Na Tereos, temos avançado de forma sólida em áreas-chave, como a rastreabilidade da nossa matéria-prima e a otimização do uso de recursos. Atualmente, quase 70% da nossa cana-de-açúcar total já é certificada, e conseguimos reduzir em 12% o consumo de água por tonelada desde 2017.
Um dos nossos principais compromissos é a descarbonização do nosso negócio. No ano passado, anunciamos nosso programa de neutralização das emissões de gases de efeito estufa (GEE) por meio do SBTi, com a meta de zerar nossas emissões até 2050.
Para alcançar esse objetivo, planejamos acelerar significativamente a transição energética ao longo dos próximos nove anos, por meio da redução do consumo de energia, do aumento da eficiência energética e da eletrificação dos processos produtivos. Nossa meta de médio prazo é reduzir, até 2032/33, 50% das emissões industriais e 36% das emissões agrícolas, em relação ao nosso baseline de 2022/23.
3. Na sua visão, por que a bioeconomia pode ser uma chave para o desenvolvimento sustentável no Brasil? O que falta para destravarmos esse potencial?
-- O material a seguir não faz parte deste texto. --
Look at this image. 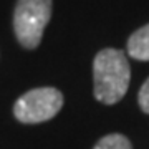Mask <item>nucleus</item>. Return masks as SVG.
Wrapping results in <instances>:
<instances>
[{
    "mask_svg": "<svg viewBox=\"0 0 149 149\" xmlns=\"http://www.w3.org/2000/svg\"><path fill=\"white\" fill-rule=\"evenodd\" d=\"M93 149H133L131 141L123 134H108L95 144Z\"/></svg>",
    "mask_w": 149,
    "mask_h": 149,
    "instance_id": "5",
    "label": "nucleus"
},
{
    "mask_svg": "<svg viewBox=\"0 0 149 149\" xmlns=\"http://www.w3.org/2000/svg\"><path fill=\"white\" fill-rule=\"evenodd\" d=\"M138 103H139V108L143 109V113L149 114V78L144 81V85L139 88Z\"/></svg>",
    "mask_w": 149,
    "mask_h": 149,
    "instance_id": "6",
    "label": "nucleus"
},
{
    "mask_svg": "<svg viewBox=\"0 0 149 149\" xmlns=\"http://www.w3.org/2000/svg\"><path fill=\"white\" fill-rule=\"evenodd\" d=\"M131 80V68L126 53L116 48H104L93 61L95 98L104 104H116L126 95Z\"/></svg>",
    "mask_w": 149,
    "mask_h": 149,
    "instance_id": "1",
    "label": "nucleus"
},
{
    "mask_svg": "<svg viewBox=\"0 0 149 149\" xmlns=\"http://www.w3.org/2000/svg\"><path fill=\"white\" fill-rule=\"evenodd\" d=\"M52 17V0H18L13 13V30L22 47L33 50L42 42Z\"/></svg>",
    "mask_w": 149,
    "mask_h": 149,
    "instance_id": "2",
    "label": "nucleus"
},
{
    "mask_svg": "<svg viewBox=\"0 0 149 149\" xmlns=\"http://www.w3.org/2000/svg\"><path fill=\"white\" fill-rule=\"evenodd\" d=\"M128 53L131 58L139 61H149V23L141 27L139 30L129 37Z\"/></svg>",
    "mask_w": 149,
    "mask_h": 149,
    "instance_id": "4",
    "label": "nucleus"
},
{
    "mask_svg": "<svg viewBox=\"0 0 149 149\" xmlns=\"http://www.w3.org/2000/svg\"><path fill=\"white\" fill-rule=\"evenodd\" d=\"M63 106V95L56 88H37L27 91L17 100L13 114L20 123L37 124L48 121L58 114Z\"/></svg>",
    "mask_w": 149,
    "mask_h": 149,
    "instance_id": "3",
    "label": "nucleus"
}]
</instances>
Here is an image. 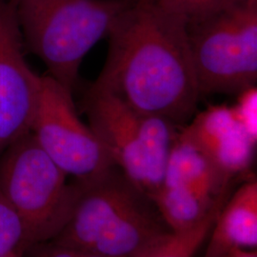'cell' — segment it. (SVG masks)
<instances>
[{"instance_id": "obj_11", "label": "cell", "mask_w": 257, "mask_h": 257, "mask_svg": "<svg viewBox=\"0 0 257 257\" xmlns=\"http://www.w3.org/2000/svg\"><path fill=\"white\" fill-rule=\"evenodd\" d=\"M231 181L179 128L162 185L183 187L211 201H218L228 196Z\"/></svg>"}, {"instance_id": "obj_12", "label": "cell", "mask_w": 257, "mask_h": 257, "mask_svg": "<svg viewBox=\"0 0 257 257\" xmlns=\"http://www.w3.org/2000/svg\"><path fill=\"white\" fill-rule=\"evenodd\" d=\"M152 199L172 231L182 232L197 226L228 196L211 201L183 187L162 185Z\"/></svg>"}, {"instance_id": "obj_4", "label": "cell", "mask_w": 257, "mask_h": 257, "mask_svg": "<svg viewBox=\"0 0 257 257\" xmlns=\"http://www.w3.org/2000/svg\"><path fill=\"white\" fill-rule=\"evenodd\" d=\"M82 110L113 164L153 198L163 183L178 125L159 115L139 112L91 86L84 94Z\"/></svg>"}, {"instance_id": "obj_5", "label": "cell", "mask_w": 257, "mask_h": 257, "mask_svg": "<svg viewBox=\"0 0 257 257\" xmlns=\"http://www.w3.org/2000/svg\"><path fill=\"white\" fill-rule=\"evenodd\" d=\"M67 178L31 133L0 156V190L23 222L29 248L54 240L70 219L78 188Z\"/></svg>"}, {"instance_id": "obj_16", "label": "cell", "mask_w": 257, "mask_h": 257, "mask_svg": "<svg viewBox=\"0 0 257 257\" xmlns=\"http://www.w3.org/2000/svg\"><path fill=\"white\" fill-rule=\"evenodd\" d=\"M236 105L232 107L242 126L247 130L248 134L257 138L256 87L249 88L237 94Z\"/></svg>"}, {"instance_id": "obj_18", "label": "cell", "mask_w": 257, "mask_h": 257, "mask_svg": "<svg viewBox=\"0 0 257 257\" xmlns=\"http://www.w3.org/2000/svg\"><path fill=\"white\" fill-rule=\"evenodd\" d=\"M225 257H257L256 249H248V248H237Z\"/></svg>"}, {"instance_id": "obj_15", "label": "cell", "mask_w": 257, "mask_h": 257, "mask_svg": "<svg viewBox=\"0 0 257 257\" xmlns=\"http://www.w3.org/2000/svg\"><path fill=\"white\" fill-rule=\"evenodd\" d=\"M159 5L183 17L189 23L207 18L239 0H155Z\"/></svg>"}, {"instance_id": "obj_17", "label": "cell", "mask_w": 257, "mask_h": 257, "mask_svg": "<svg viewBox=\"0 0 257 257\" xmlns=\"http://www.w3.org/2000/svg\"><path fill=\"white\" fill-rule=\"evenodd\" d=\"M25 257H104L96 253L56 244L55 242H46L37 244L25 252Z\"/></svg>"}, {"instance_id": "obj_1", "label": "cell", "mask_w": 257, "mask_h": 257, "mask_svg": "<svg viewBox=\"0 0 257 257\" xmlns=\"http://www.w3.org/2000/svg\"><path fill=\"white\" fill-rule=\"evenodd\" d=\"M107 37V59L91 87L178 126L193 116L201 94L183 17L155 0H131Z\"/></svg>"}, {"instance_id": "obj_19", "label": "cell", "mask_w": 257, "mask_h": 257, "mask_svg": "<svg viewBox=\"0 0 257 257\" xmlns=\"http://www.w3.org/2000/svg\"><path fill=\"white\" fill-rule=\"evenodd\" d=\"M0 257H25L24 253H20V252H16V253H11V254H7L4 256Z\"/></svg>"}, {"instance_id": "obj_2", "label": "cell", "mask_w": 257, "mask_h": 257, "mask_svg": "<svg viewBox=\"0 0 257 257\" xmlns=\"http://www.w3.org/2000/svg\"><path fill=\"white\" fill-rule=\"evenodd\" d=\"M74 182V211L52 242L104 257H140L173 233L154 200L116 166L91 181Z\"/></svg>"}, {"instance_id": "obj_8", "label": "cell", "mask_w": 257, "mask_h": 257, "mask_svg": "<svg viewBox=\"0 0 257 257\" xmlns=\"http://www.w3.org/2000/svg\"><path fill=\"white\" fill-rule=\"evenodd\" d=\"M11 0H0V156L31 133L41 75L27 63Z\"/></svg>"}, {"instance_id": "obj_9", "label": "cell", "mask_w": 257, "mask_h": 257, "mask_svg": "<svg viewBox=\"0 0 257 257\" xmlns=\"http://www.w3.org/2000/svg\"><path fill=\"white\" fill-rule=\"evenodd\" d=\"M181 131L230 180L245 174L253 161L256 138L242 126L232 107L211 106Z\"/></svg>"}, {"instance_id": "obj_10", "label": "cell", "mask_w": 257, "mask_h": 257, "mask_svg": "<svg viewBox=\"0 0 257 257\" xmlns=\"http://www.w3.org/2000/svg\"><path fill=\"white\" fill-rule=\"evenodd\" d=\"M203 257H225L237 248L256 249L257 182L242 184L226 200L210 231Z\"/></svg>"}, {"instance_id": "obj_14", "label": "cell", "mask_w": 257, "mask_h": 257, "mask_svg": "<svg viewBox=\"0 0 257 257\" xmlns=\"http://www.w3.org/2000/svg\"><path fill=\"white\" fill-rule=\"evenodd\" d=\"M28 248L23 222L0 190V256L16 252L25 254Z\"/></svg>"}, {"instance_id": "obj_7", "label": "cell", "mask_w": 257, "mask_h": 257, "mask_svg": "<svg viewBox=\"0 0 257 257\" xmlns=\"http://www.w3.org/2000/svg\"><path fill=\"white\" fill-rule=\"evenodd\" d=\"M31 134L52 161L74 181L88 182L115 165L100 140L79 118L73 92L41 75Z\"/></svg>"}, {"instance_id": "obj_13", "label": "cell", "mask_w": 257, "mask_h": 257, "mask_svg": "<svg viewBox=\"0 0 257 257\" xmlns=\"http://www.w3.org/2000/svg\"><path fill=\"white\" fill-rule=\"evenodd\" d=\"M224 205V204H223ZM217 207L197 226L182 232H173L140 257H193L209 237L222 206Z\"/></svg>"}, {"instance_id": "obj_3", "label": "cell", "mask_w": 257, "mask_h": 257, "mask_svg": "<svg viewBox=\"0 0 257 257\" xmlns=\"http://www.w3.org/2000/svg\"><path fill=\"white\" fill-rule=\"evenodd\" d=\"M24 45L73 92L84 57L108 37L131 0H11Z\"/></svg>"}, {"instance_id": "obj_6", "label": "cell", "mask_w": 257, "mask_h": 257, "mask_svg": "<svg viewBox=\"0 0 257 257\" xmlns=\"http://www.w3.org/2000/svg\"><path fill=\"white\" fill-rule=\"evenodd\" d=\"M200 94L256 87L257 0H239L188 24Z\"/></svg>"}]
</instances>
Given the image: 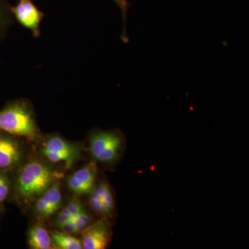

A bioeconomia oferece uma oportunidade única de aliar o uso eficiente dos recursos naturais agrícolas ao desenvolvimento econômico com menor impacto ambiental. Nenhum outro país reúne, em escala, uma combinação tão robusta de biodiversidade, base agroindustrial, expertise em bioenergia e agricultura de baixo carbono como o Brasil.
O país tem plenas condições de atender às demandas atuais e futuras por alimentos e energia, sem comprometer seus compromissos com a preservação ambiental e a conservação da vegetação nativa. Um exemplo disso é a meta anunciada pelo governo federal de recuperar cerca de 40 milhões de hectares de áreas degradadas ao longo da próxima década, convertendo-os em áreas produtivas.
Na Tereos, adotamos um modelo de economia circular, aproveitando 100% do potencial da cana-de-açúcar na produção de açúcar, etanol, bioenergia e outros coprodutos. Esses subprodutos são reintegrados às nossas operações ou comercializados, ampliando a eficiência e reduzindo o desperdício.
Acreditamos que, com o avanço da inovação e das novas tecnologias no campo, o uso crescente de fontes alternativas aos combustíveis fósseis e a otimização de recursos nas atividades agrícolas, é possível acelerar esse modelo e impulsionar um agronegócio cada vez mais sustentável.
Para que isso se concretize, tanto no Brasil quanto no cenário internacional, é fundamental contar com um marco regulatório claro, que valorize o carbono e recompense externalidades positivas, além de mecanismos de financiamento adequados e uma integração efetiva entre ciência, setor produtivo e governo. Essas são peças fundamentais para liberar o potencial da bioeconomia brasileira.